**Tekst źródłowy:**
Społeczność
Miejsce na to, by zainspirować. Siebie i innych. Wieści z życia przedszkoli, konkursy, odpowiedzi na nurtujące Was pytania.
Zabawy z Misiem Lubisiem
Wpis został sprawdzony przez moderatora
W roku szkolnym 2012/13 objęłam wychowawstwo w grupie dzieci 3-letnich "Jeżyki". W czerwcu w ramach działań programu adaptacyjnego przygotowywałam się do spotkań z przyszłymi przedszkolakami i ich rodzicami. Dzieci brały udział w krótkich zajęciach, zabawach w ogrodzie przedszkolnym oraz zapoznały sie z pomieszczeniami znajdującymi się w przedszkolu. Rodzice w formie broszury otrzymali cenne wskazówki "Jak przygotować dzieci do adaptacji w nowym środowisku". W czasie rozmowy z rodzicami zauważyłam lęk, obawy przed tzw. "pierwszym rozstaniem". Chcąc jeszcze bardziej zmiejszyć stres dzieci i jednocześnie umilić im czas w przedszkolu opracowałam działania mające na celu eliminowanie lęku oraz łatwiejsze integrowanie z grupą rówieśników.

**Zadanie do wykonania 1:**
Jak nazywała się grupa dzieci 3-letnich opisana w tekście źródłowym?
**Zadanie do wykonania 2:**
Oceń, czy poniższe stwierdzenia są zgodne z tekstem źródłowym, i przy każdym podaj rozstrzygające słowa tekstu w dosłownym cytacie: (a) rodzice otrzymali wskazówki w formie broszury; (b) spotkania z przyszłymi przedszkolakami odbywały się we wrześniu; (c) dzieci brały udział w zabawach w ogrodzie przedszkolnym.
**Zadanie do wykonania 3:**
Wypisz dokładnie fragment tekstu źródłowego, który zaczyna się od słów „Zabawy z Misiem” i kończy na słowach „z grupą rówieśników.”.

**Fragment danych:**
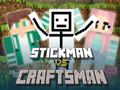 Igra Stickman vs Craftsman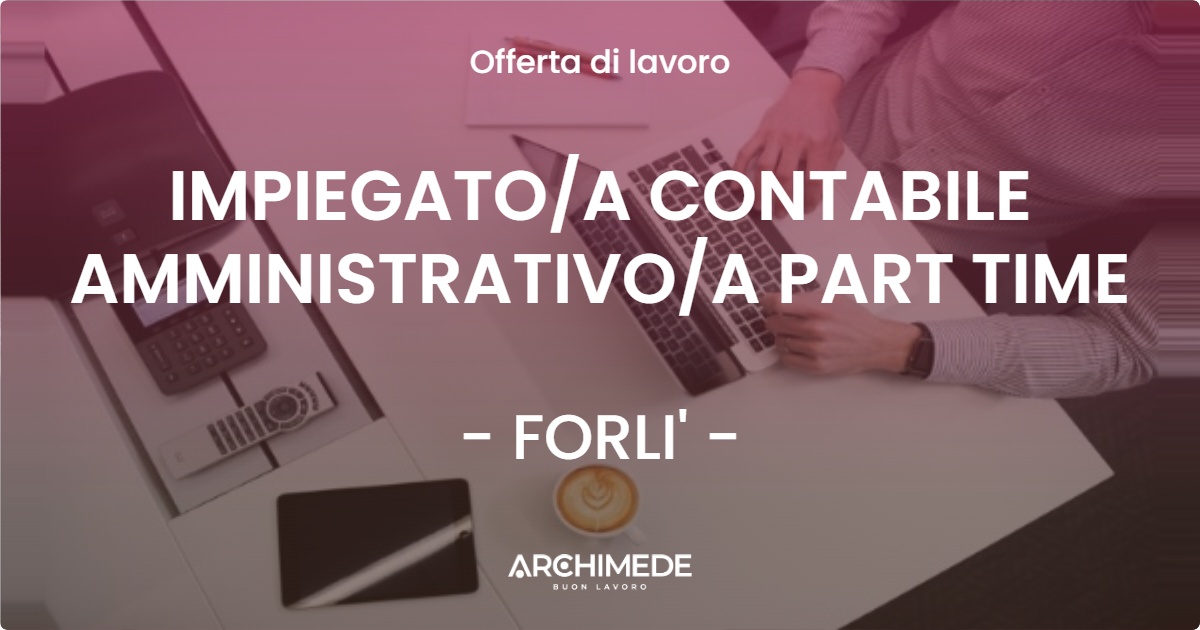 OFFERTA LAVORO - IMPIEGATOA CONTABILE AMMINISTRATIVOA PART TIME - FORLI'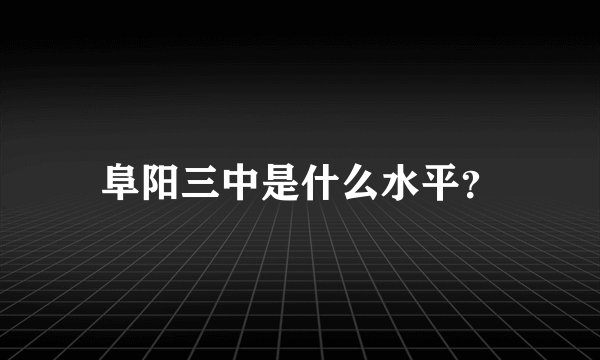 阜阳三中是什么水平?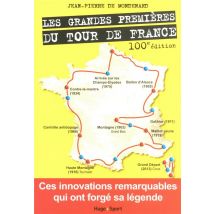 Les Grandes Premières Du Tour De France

---

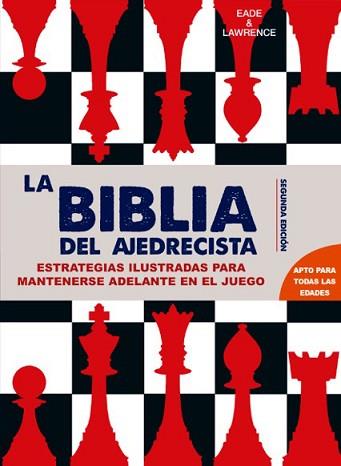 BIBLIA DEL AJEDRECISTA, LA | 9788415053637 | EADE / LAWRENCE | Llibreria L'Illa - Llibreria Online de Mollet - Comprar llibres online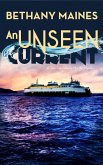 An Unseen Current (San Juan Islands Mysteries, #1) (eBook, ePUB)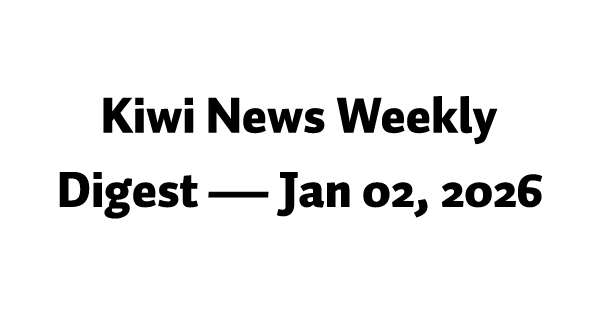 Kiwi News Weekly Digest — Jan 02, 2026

**Wynik zadania 1:**
Grupa nazywała się „Jeżyki”.

**Wynik zadania 2:**
(a) Tak: „Rodzice w formie broszury otrzymali cenne wskazówki”.
(b) Nie: „W czerwcu w ramach działań programu adaptacyjnego przygotowywałam się do spotkań z przyszłymi przedszkolakami”.
(c) Tak: „Dzieci brały udział w krótkich zajęciach, zabawach w ogrodzie przedszkolnym”.

**Wynik zadania 3:**
Zabawy z Misiem Lubisiem
Wpis został sprawdzony przez moderatora
W roku szkolnym 2012/13 objęłam wychowawstwo w grupie dzieci 3-letnich "Jeżyki". W czerwcu w ramach działań programu adaptacyjnego przygotowywałam się do spotkań z przyszłymi przedszkolakami i ich rodzicami. Dzieci brały udział w krótkich zajęciach, zabawach w ogrodzie przedszkolnym oraz zapoznały sie z pomieszczeniami znajdującymi się w przedszkolu. Rodzice w formie broszury otrzymali cenne wskazówki "Jak przygotować dzieci do adaptacji w nowym środowisku". W czasie rozmowy z rodzicami zauważyłam lęk, obawy przed tzw. "pierwszym rozstaniem". Chcąc jeszcze bardziej zmiejszyć stres dzieci i jednocześnie umilić im czas w przedszkolu opracowałam działania mające na celu eliminowanie lęku oraz łatwiejsze integrowanie z grupą rówieśników.